Parents of sporty kids – I can GUARANTEE you’ll sometimes get it wrong. Here’s what to do about it…

Stanger Pro Parent Top Tips

I don’t know if you saw it online, but people have been sharing a video of a parent at a football match who shoves his son to ‘help’ him save a goal.  I’ve made loads of mistakes as a parent, so I wonder about the motives of people who shared this video.  Is trial by social media REALLY the best way to improve our parenting!?!

However, this has given me the opportunity to share a couple of ideas that I hope might be useful when you do get parenting ‘wrong’.  If your kids play sport, there are loads of people on hand to provide support to their learning.  This includes coaches, fellow competitors and parents or guardians.  But who’s on hand to provide feedback to help you? If you’re serious about becoming the best parent you can be, you WILL need some help.

The tricky thing about this is that other parents and coaches will probably find it difficult to talk to you about what you do in case you get upset, angry or argumentative!  With this in mind, the idea I want you to think about is to identify someone close to you – partner/fellow parent/coach – and ask them to be in charge of giving you feedback (I purposely didn’t include asking your kids to give you feedback as I want to cover the do’s and don’ts of this approach in a future article).

Once you’ve selected someone it’s CRUCIAL to make it ‘safe’ for them to give you feedback.  Do this by saying you are happy to get their comments and that you’ll commit to think about them and what you can learn.  If you’re the one providing feedback, make sure you encourage them to think about WHY what they’re doing might negatively impact on their child’s learning by using questions.

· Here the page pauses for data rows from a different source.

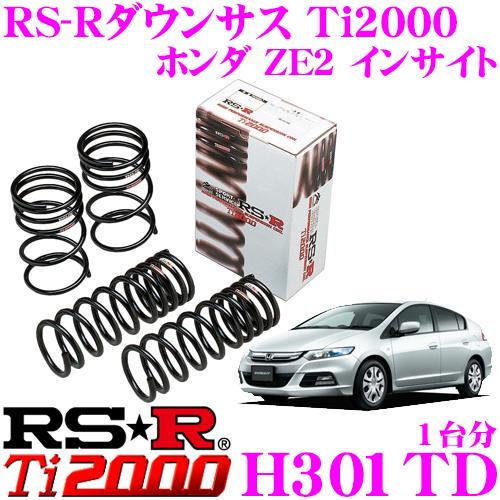 RS-R Ti2000ローダウンサスペンション H301TDホンダ ZE2 インサイト用ダウン量 F 20~15mm R 20~15mm【ヘタリ永久保証付き】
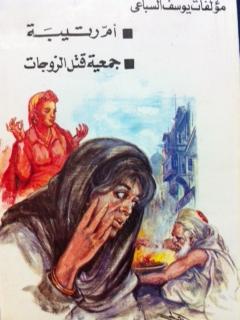 Jamiat Qatl al-Zawgat/Oum ratiba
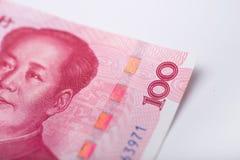 Бумажные деньги фарфора Стоковая Фотография RF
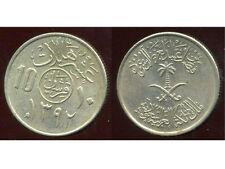 ARABIE SAOUDITE 10 halala 1392-1972   ( bis )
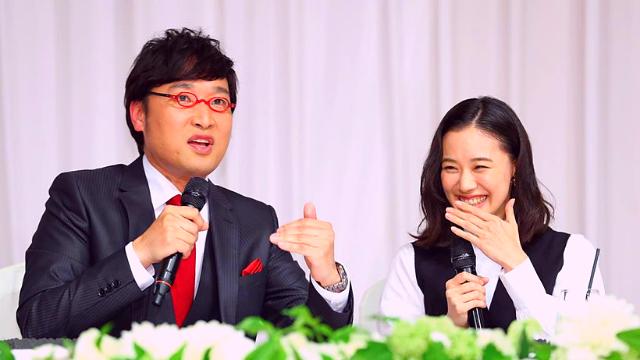 山ちゃんと蒼井優の新婚旅行はどこ?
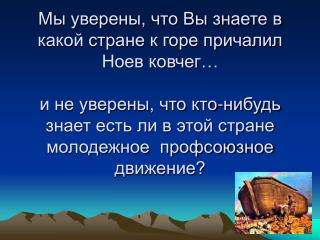 Армения, одна из самых  живописнейших стран на свете  .
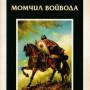 Momchil voivoda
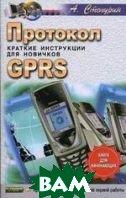 Протокол GPRS: Краткие инструкции для новичков  Степурин А.В. купить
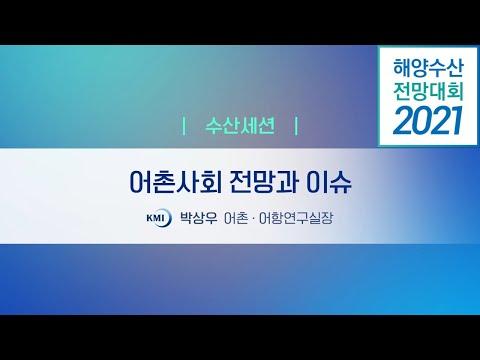 [2021 해양수산 전망대회] 수산세션 발표 5. 2021 어촌사회 전망과 이슈 동영상표지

This could be something like, “what impact do you think it could have on your daughter when you shout at the referee?” or “I’ve noticed your son seems to hesitate when you shout out what you think he should do.  How do you think that affects him learning how to be a good decision maker?”

Using questions to help parents think about what they do and how this might affect their kids isn’t easy but with commitment you’ll find a way!